I hoped that perhaps the nearby watering holes I frequented those many years ago would look the way I remembered them. There were a number of places situated around the nearby Marktplatz and its imposing 800 year old Minster, often called one of the most beautiful churches in the world. Wandering the market I noted again how much the Germans seem to have acquired tastes for cuisines other than their own. I remember the Minster surrounded by little wagons offering assorted grilled sausages served with onions and doused with spicy mustard. I found only one where I could still order a “rote Lange” served with a hard roll and wrapped in waxed paper. Others had been replaced with the ubiquitous Turkish döner kebab stands found throughout Germany. I opted for my old favorite which I ate as I walked around the market and through the familiar passageways in my old city neighborhood. And there it was! Another of my favorite watering holes.
Gasthof zum Deutschen Haus, in the Schusterstrasse, dates from around the same time as my former residence in the Salzstrasse two blocks away. It looked just as I remembered it. Surely a local with such a name would remain authentic to its Germanic roots, and so I decided to go in and wash my lunch down with some local beer. Is it possible it had not changed in 43 years? I was pleasantly surprised as I entered this favorite watering hole. I had stepped into the past I was in search of. If there were changes, they were not perceptible to the naked eye. The wooden tables and chairs; the framed photographs, maps and etchings on the wall; the polished wooden bar in the back, and the Stammtisch with its familiar “Reserviert” sign for favored denizens. I pulled up a stool at the bar and enjoyed a couple mugs of Ganter beer while I skimmed the day’s edition of Badische Zeitung (I still have a faded clipping of the paper’s 1972 review of a play I co-wrote and directed while living in Freiburg).

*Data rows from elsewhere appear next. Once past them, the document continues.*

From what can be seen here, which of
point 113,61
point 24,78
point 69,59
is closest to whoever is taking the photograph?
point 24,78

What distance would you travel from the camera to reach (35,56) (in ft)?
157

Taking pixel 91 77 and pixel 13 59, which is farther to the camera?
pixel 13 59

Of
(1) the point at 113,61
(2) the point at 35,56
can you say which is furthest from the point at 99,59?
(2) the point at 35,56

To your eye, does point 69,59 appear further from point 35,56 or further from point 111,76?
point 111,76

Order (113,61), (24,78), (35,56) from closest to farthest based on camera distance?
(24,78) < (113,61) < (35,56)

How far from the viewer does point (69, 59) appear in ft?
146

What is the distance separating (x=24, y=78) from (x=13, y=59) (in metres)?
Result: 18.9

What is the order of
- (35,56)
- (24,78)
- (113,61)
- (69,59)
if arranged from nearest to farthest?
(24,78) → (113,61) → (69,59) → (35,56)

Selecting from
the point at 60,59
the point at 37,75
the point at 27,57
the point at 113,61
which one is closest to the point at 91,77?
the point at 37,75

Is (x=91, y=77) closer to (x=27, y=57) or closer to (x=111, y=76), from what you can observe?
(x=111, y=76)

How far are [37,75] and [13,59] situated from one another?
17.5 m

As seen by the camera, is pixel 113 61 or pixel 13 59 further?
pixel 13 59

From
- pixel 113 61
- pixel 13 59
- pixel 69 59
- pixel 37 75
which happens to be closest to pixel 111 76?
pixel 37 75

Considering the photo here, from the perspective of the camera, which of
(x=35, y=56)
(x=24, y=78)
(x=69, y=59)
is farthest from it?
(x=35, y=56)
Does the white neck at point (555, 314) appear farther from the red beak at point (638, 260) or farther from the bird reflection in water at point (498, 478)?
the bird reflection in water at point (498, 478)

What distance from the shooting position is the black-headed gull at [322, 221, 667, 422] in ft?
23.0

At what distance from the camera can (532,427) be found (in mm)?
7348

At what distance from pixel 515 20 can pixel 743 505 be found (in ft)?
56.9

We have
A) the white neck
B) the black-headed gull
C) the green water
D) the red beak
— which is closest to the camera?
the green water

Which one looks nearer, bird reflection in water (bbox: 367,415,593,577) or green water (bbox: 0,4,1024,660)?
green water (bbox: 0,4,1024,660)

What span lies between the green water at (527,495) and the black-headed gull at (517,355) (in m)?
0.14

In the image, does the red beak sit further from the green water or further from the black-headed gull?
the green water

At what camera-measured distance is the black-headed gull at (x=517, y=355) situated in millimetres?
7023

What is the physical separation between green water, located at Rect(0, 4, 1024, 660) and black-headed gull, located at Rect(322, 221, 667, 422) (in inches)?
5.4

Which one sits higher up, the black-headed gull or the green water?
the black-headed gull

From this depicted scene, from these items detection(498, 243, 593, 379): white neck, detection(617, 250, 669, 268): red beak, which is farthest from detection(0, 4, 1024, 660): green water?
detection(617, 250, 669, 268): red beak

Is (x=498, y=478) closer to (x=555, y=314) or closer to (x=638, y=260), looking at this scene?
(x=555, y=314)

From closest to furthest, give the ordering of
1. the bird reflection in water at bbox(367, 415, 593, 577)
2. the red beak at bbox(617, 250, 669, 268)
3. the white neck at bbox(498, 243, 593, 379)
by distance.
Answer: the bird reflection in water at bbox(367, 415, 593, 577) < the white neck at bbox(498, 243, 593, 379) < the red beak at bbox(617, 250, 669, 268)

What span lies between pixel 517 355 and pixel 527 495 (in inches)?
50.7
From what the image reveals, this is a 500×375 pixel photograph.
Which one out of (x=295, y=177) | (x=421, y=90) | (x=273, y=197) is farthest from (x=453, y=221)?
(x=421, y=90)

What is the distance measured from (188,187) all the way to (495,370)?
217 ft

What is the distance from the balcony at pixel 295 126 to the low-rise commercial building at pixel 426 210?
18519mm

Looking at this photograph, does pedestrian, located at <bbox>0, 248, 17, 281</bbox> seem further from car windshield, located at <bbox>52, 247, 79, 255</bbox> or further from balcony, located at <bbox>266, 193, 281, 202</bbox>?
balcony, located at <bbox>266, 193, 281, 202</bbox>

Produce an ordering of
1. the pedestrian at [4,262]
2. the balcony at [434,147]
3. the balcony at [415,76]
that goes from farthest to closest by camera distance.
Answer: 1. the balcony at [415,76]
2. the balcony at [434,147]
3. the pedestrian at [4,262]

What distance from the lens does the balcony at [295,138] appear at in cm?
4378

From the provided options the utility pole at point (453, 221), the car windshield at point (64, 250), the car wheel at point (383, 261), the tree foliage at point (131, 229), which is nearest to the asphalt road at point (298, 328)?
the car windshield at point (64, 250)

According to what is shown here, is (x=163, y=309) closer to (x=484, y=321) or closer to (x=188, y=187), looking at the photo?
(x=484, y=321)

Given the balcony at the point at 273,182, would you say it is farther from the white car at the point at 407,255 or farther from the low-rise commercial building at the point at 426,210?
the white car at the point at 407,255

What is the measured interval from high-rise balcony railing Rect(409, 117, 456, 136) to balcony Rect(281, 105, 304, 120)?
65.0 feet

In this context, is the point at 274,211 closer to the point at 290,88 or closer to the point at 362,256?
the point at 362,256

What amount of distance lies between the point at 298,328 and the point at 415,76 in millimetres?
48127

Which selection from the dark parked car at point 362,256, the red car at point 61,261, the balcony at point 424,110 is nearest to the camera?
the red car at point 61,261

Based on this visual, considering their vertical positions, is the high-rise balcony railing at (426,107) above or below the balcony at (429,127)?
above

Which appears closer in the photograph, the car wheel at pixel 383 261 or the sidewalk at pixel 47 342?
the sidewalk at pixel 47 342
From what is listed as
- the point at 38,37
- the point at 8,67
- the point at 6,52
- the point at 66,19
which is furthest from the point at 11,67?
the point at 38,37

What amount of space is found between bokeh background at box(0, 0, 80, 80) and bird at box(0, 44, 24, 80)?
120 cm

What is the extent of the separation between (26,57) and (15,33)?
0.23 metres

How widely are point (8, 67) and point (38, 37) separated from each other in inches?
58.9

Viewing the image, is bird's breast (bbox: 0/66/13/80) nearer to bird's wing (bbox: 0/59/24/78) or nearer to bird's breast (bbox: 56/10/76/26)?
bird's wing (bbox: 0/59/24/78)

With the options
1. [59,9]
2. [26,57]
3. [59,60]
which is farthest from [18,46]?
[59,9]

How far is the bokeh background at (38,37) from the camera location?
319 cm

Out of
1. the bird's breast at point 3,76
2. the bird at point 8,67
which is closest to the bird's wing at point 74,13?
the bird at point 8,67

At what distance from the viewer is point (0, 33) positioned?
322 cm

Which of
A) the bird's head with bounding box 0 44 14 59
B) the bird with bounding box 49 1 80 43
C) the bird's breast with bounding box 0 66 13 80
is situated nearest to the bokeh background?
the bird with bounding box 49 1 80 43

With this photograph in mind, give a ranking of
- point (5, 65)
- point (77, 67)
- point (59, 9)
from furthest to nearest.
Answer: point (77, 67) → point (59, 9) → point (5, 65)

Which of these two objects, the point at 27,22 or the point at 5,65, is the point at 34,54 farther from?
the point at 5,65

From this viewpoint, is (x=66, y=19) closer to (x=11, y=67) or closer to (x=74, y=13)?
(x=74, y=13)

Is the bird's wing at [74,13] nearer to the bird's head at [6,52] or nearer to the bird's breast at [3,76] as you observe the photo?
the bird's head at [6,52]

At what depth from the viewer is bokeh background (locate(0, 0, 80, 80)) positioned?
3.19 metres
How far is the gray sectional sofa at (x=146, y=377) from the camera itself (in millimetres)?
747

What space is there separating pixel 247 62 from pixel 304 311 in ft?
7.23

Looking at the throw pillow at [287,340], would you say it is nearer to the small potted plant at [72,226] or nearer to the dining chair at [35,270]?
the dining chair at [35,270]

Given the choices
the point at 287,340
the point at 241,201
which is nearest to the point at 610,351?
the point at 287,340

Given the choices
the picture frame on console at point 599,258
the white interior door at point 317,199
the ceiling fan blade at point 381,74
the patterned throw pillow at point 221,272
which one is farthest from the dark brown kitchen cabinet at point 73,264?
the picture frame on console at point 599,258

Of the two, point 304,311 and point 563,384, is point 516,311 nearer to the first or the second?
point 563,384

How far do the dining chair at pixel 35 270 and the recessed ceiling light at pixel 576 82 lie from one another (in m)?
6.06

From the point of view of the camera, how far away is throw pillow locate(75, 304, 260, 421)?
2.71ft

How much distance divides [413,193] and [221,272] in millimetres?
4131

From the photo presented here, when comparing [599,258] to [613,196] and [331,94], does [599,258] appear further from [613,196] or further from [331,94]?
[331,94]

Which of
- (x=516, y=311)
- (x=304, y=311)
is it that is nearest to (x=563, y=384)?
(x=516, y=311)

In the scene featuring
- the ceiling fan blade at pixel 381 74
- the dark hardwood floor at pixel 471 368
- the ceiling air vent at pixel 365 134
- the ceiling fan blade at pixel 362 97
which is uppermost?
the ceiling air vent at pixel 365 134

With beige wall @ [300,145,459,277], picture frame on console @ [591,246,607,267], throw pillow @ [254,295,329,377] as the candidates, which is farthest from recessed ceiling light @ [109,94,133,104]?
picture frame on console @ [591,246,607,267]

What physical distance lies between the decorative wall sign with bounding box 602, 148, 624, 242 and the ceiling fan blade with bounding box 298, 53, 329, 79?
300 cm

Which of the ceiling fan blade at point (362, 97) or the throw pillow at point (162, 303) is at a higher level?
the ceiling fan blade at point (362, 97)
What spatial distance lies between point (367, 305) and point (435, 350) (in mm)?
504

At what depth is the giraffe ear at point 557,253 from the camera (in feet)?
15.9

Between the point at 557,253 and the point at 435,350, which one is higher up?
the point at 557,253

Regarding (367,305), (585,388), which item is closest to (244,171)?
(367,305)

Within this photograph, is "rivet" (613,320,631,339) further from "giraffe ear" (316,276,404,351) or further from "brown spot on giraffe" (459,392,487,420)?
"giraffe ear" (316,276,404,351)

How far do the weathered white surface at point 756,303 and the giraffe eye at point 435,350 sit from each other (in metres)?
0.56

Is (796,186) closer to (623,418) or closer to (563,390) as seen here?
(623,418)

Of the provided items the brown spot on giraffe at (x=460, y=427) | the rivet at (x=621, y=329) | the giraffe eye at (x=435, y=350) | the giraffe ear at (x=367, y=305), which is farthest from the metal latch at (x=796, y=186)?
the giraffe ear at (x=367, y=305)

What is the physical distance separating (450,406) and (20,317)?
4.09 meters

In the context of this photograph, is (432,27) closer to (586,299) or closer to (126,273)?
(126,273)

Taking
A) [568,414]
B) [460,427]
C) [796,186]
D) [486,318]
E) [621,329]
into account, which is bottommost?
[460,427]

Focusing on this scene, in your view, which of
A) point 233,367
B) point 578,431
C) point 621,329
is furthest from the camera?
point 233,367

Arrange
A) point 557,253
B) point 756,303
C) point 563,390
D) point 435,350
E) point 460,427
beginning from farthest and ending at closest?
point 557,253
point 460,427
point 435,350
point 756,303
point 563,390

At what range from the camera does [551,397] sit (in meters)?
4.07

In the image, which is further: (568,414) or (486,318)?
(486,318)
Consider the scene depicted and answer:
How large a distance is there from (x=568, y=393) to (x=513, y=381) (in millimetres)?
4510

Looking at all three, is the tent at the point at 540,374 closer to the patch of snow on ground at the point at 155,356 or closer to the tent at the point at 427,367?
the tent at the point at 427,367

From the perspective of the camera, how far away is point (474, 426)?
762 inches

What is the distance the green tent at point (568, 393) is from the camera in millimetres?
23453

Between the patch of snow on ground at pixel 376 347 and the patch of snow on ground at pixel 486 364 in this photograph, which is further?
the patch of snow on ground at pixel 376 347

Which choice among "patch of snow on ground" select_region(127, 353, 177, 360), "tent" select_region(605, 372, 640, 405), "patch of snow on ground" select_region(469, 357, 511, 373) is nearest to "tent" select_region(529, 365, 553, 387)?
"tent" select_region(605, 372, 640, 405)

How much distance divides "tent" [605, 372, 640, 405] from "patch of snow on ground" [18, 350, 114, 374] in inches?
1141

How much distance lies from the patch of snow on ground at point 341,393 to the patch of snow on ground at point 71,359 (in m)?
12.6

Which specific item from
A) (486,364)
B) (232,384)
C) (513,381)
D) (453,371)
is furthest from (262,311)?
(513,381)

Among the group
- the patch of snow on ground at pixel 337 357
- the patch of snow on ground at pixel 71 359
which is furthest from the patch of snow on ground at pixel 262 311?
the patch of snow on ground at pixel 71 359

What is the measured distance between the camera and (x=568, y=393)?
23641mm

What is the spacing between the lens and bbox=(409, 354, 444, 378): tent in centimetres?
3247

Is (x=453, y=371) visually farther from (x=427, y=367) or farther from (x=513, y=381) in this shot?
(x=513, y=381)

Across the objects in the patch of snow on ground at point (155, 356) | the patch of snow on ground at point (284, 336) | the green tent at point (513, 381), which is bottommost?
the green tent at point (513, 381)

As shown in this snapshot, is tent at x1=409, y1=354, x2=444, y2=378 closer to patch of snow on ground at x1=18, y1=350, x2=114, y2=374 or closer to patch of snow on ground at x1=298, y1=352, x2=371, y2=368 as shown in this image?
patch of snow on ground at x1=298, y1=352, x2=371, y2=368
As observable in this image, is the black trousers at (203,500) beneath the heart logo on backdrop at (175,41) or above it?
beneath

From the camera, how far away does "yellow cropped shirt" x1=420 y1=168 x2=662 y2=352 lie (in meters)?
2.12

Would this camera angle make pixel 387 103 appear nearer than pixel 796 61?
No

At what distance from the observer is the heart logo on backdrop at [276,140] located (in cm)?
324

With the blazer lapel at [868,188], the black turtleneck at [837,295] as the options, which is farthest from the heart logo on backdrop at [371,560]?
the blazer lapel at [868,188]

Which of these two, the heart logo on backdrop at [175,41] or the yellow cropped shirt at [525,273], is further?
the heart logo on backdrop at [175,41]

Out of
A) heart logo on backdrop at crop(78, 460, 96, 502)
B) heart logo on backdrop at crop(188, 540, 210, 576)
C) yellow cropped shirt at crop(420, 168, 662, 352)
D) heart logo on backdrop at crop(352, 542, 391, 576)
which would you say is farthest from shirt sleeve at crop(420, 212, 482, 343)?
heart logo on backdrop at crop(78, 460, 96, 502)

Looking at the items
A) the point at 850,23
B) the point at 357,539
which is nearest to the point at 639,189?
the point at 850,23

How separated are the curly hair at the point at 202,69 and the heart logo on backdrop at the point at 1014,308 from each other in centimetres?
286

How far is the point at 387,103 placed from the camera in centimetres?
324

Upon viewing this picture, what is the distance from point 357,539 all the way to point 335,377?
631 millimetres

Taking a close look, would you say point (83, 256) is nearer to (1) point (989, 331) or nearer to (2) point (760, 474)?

The American writer Thomas Wolfe once claimed you can’t go home again, and in many ways this is true. Freiburg has changed so much since I lived there; things look familiar, but they are not the same. Time marches on. Still, it was nice to find a place that has remained much as I remember it. The people might be new, tastes change. and the world outside is rushing into the unknown future. There is nothing we can do about that. Thankfully a few places have not been in such a hurry. And the mugs of Ganter taste just as good as they did back in the day. Perhaps one can never truly go home again, but Wolfe also understood the opportunities available to those who tried. “Some things will never change. Some things will always be the same. Lean down your ear upon the earth and listen.” I am glad I followed his advice. “I have to see a thing a thousand times before I see it once.”